▸ **The task**
Word for word, restate the listing; omit the pictures.

▸ **Provided records**

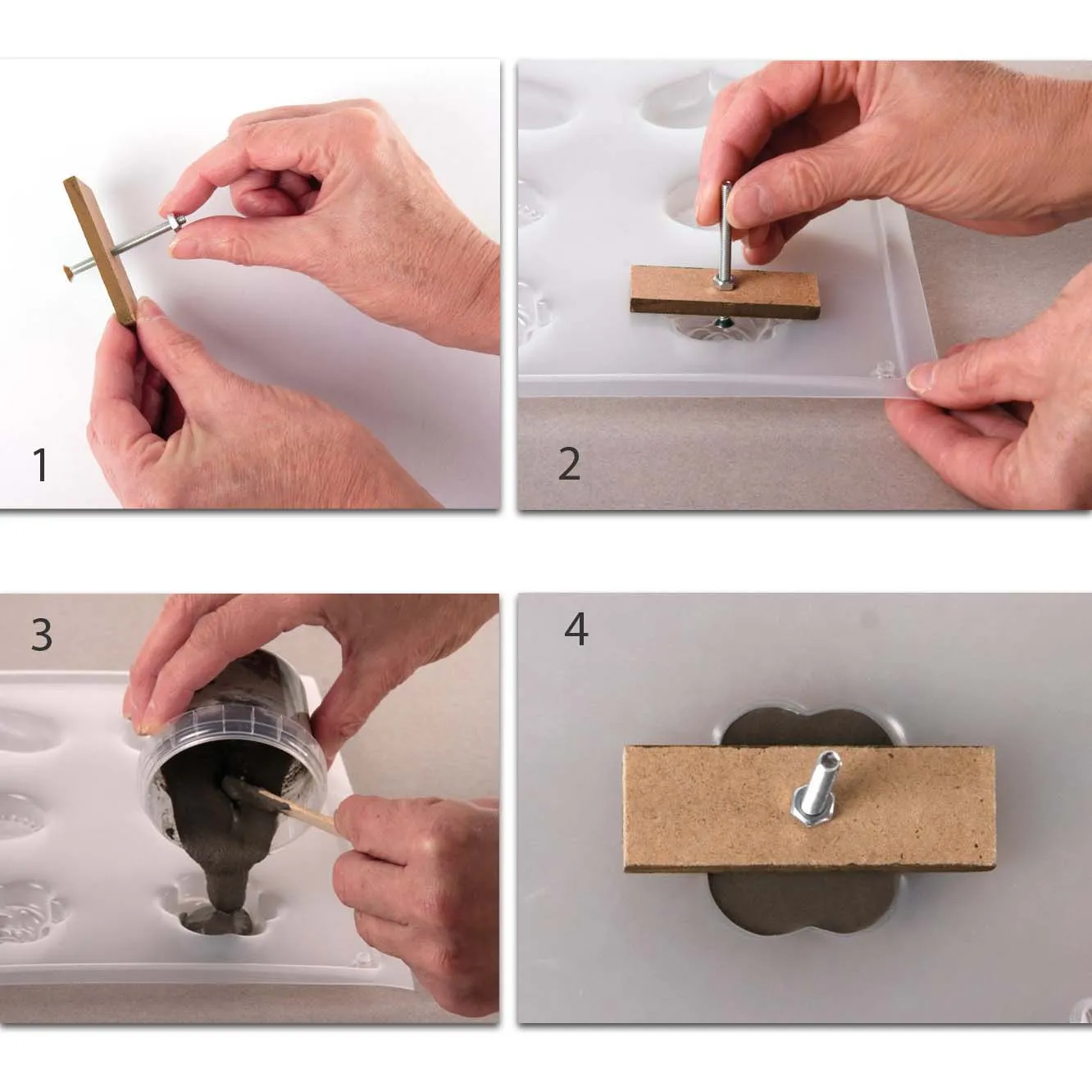 1

2

3

4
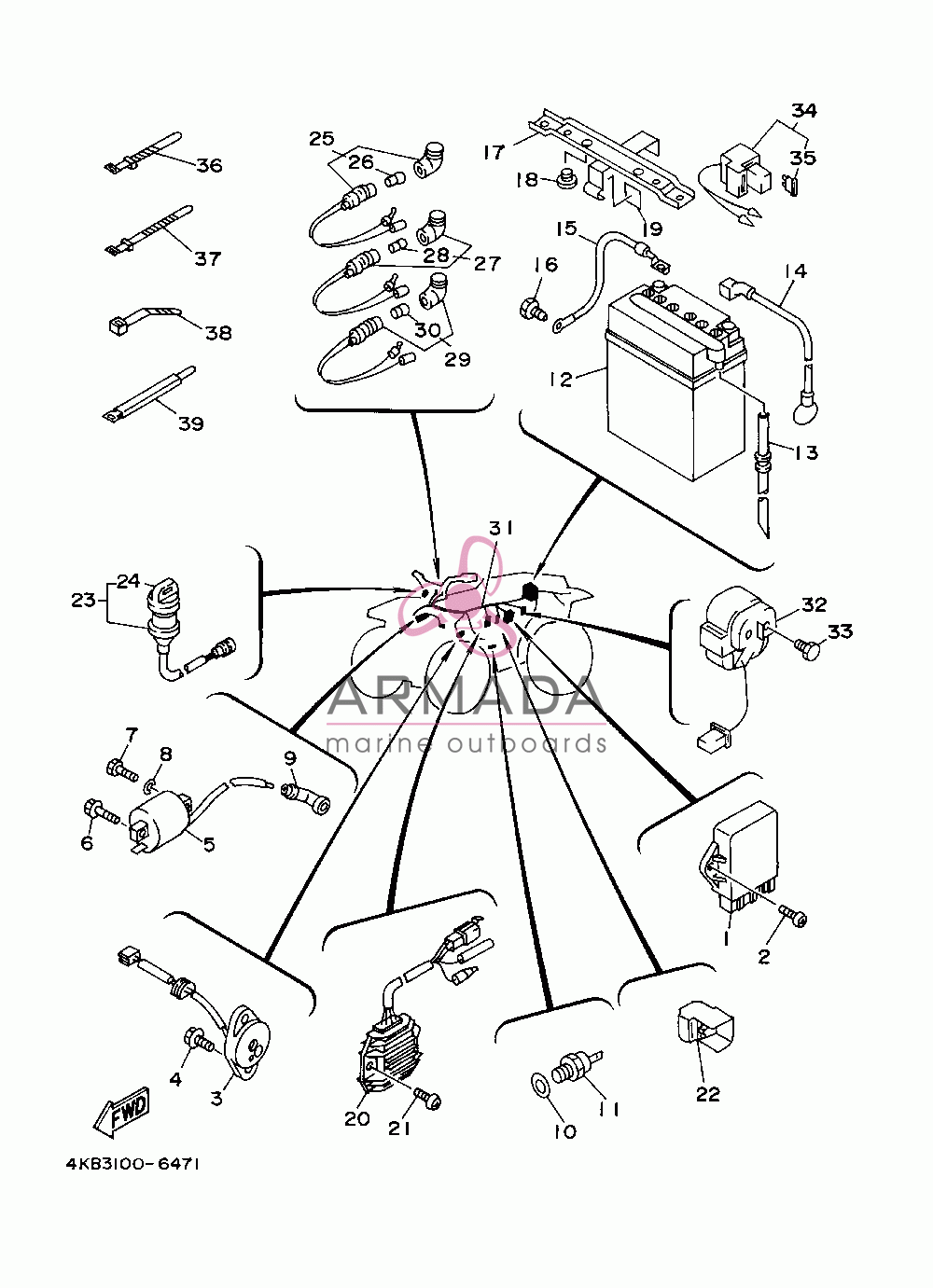 36
37
38
39
25
26
28
27
30
29
17
18
19
34
35
15
16
14
12
13
31
23
24
32
33
ARMADA
marine outboards
7
8
9
6
5
1
2
4
3
20
21
10
11
22
FWD
4KB3100-6471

▸ **Finished exercise**
 1

2

3

4
 36
37
38
39
25
26
28
27
30
29
17
18
19
34
35
15
16
14
12
13
31
23
24
32
33
ARMADA
marine outboards
7
8
9
6
5
1
2
4
3
20
21
10
11
22
FWD
4KB3100-6471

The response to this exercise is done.